Los Berlusconi -Silvio y Veronica- han decidido airear un incidente conyugal, que esconde probablemente algo más profundo que una simple bronca. Tal vez sea el preludio de un divorcio con mucho dinero en juego. Il Cavaliere tiene dos hijos mayores de un primer matrimonio y dos menores de su segundo con su actual mujer.
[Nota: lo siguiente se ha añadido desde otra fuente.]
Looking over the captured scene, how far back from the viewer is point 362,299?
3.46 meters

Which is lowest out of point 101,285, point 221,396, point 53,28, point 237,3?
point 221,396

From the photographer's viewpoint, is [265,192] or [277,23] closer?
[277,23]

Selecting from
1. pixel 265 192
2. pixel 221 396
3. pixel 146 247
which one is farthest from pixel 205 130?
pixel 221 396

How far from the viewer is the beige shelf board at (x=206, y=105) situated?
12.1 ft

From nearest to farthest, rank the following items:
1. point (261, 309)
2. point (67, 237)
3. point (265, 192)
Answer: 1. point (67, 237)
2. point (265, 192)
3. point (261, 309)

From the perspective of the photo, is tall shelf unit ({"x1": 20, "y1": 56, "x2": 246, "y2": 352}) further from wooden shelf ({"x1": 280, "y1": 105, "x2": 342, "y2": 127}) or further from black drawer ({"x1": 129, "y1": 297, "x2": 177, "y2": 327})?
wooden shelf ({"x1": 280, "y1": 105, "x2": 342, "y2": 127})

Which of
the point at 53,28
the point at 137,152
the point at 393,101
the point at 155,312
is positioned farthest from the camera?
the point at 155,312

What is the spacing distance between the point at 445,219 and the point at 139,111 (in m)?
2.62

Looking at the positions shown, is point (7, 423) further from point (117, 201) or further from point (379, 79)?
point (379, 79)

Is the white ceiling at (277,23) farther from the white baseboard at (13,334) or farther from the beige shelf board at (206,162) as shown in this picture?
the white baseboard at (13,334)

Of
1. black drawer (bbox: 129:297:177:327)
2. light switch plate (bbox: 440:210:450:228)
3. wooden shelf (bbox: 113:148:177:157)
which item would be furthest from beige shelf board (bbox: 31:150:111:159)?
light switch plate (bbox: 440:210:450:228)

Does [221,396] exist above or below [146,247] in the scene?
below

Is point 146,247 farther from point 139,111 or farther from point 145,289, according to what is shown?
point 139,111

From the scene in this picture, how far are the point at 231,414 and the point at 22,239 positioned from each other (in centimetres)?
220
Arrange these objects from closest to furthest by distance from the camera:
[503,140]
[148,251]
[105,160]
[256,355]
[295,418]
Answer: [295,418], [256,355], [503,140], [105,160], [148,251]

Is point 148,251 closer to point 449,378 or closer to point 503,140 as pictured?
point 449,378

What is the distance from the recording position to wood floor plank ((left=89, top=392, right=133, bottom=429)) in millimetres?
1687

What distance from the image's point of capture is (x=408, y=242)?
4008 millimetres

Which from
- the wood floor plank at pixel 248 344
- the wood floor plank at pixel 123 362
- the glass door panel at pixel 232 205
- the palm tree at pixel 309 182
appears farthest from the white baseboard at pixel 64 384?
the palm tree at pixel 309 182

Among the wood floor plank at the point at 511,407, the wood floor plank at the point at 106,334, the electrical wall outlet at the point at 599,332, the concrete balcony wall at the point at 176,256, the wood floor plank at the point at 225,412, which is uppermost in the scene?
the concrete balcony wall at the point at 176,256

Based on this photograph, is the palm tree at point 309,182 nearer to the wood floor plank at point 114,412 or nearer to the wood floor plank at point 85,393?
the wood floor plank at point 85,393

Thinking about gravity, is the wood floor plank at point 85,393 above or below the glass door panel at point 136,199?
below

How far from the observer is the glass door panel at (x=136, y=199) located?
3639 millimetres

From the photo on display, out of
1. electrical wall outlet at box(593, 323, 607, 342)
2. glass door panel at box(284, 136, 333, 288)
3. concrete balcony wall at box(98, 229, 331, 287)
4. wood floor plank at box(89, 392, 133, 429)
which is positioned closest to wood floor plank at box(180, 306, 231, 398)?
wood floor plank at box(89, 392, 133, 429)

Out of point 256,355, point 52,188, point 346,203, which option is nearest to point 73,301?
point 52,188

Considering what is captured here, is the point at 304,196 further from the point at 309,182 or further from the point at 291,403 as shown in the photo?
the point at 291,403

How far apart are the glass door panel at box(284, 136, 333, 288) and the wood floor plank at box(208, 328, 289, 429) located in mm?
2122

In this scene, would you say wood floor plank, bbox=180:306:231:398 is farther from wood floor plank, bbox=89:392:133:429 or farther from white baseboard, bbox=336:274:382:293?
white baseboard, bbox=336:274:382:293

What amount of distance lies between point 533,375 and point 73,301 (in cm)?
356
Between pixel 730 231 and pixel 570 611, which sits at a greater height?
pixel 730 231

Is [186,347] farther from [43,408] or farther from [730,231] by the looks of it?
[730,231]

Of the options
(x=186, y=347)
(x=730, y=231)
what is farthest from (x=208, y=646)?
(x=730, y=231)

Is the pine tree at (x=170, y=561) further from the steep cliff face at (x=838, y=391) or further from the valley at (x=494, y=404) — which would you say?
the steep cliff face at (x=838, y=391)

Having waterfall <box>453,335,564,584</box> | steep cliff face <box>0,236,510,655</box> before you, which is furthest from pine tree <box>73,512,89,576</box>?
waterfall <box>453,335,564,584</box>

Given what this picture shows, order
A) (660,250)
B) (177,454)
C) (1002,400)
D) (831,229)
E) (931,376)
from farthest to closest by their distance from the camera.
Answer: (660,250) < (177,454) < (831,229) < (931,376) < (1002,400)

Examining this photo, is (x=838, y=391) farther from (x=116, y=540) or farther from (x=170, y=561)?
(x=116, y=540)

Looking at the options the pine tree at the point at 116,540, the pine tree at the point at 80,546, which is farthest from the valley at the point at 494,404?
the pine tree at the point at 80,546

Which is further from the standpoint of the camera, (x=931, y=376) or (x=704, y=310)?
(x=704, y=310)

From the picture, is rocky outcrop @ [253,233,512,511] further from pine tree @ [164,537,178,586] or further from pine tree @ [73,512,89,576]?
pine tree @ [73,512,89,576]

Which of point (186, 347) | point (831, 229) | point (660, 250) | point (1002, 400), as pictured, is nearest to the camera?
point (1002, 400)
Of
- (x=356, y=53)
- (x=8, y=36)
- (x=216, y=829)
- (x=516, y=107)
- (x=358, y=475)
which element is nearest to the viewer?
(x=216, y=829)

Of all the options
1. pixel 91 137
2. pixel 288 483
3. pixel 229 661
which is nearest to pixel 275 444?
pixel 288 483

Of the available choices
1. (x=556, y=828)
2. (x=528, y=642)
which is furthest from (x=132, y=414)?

Italia se ha convertido en la consulta del psicólogo, de la feminista airada, del confesor de sotana y del avieso abogado. Berlusconi apenas puede escapar (quizás ni lo quiere) de su antiguo papel de pianista de cabaré y de showman. Y su esposa Veronica saca tics dramáticos de su ex carrera de actriz teatral. Cuando su marido dio el salto a la política en 1994 confesó que le encontraba "irresistible". Desde entonces hasta hoy se ha ido distanciando de él, pero siempre con gran discreción. Más de la mitad de los italianos critica su gesto de enviarle una carta a un diario. El democristiano Rocco Butiglione cree ser ingenioso con esta solución para el líder de Forza Italia: "Preséntate con el corazón en la mano y una rosa".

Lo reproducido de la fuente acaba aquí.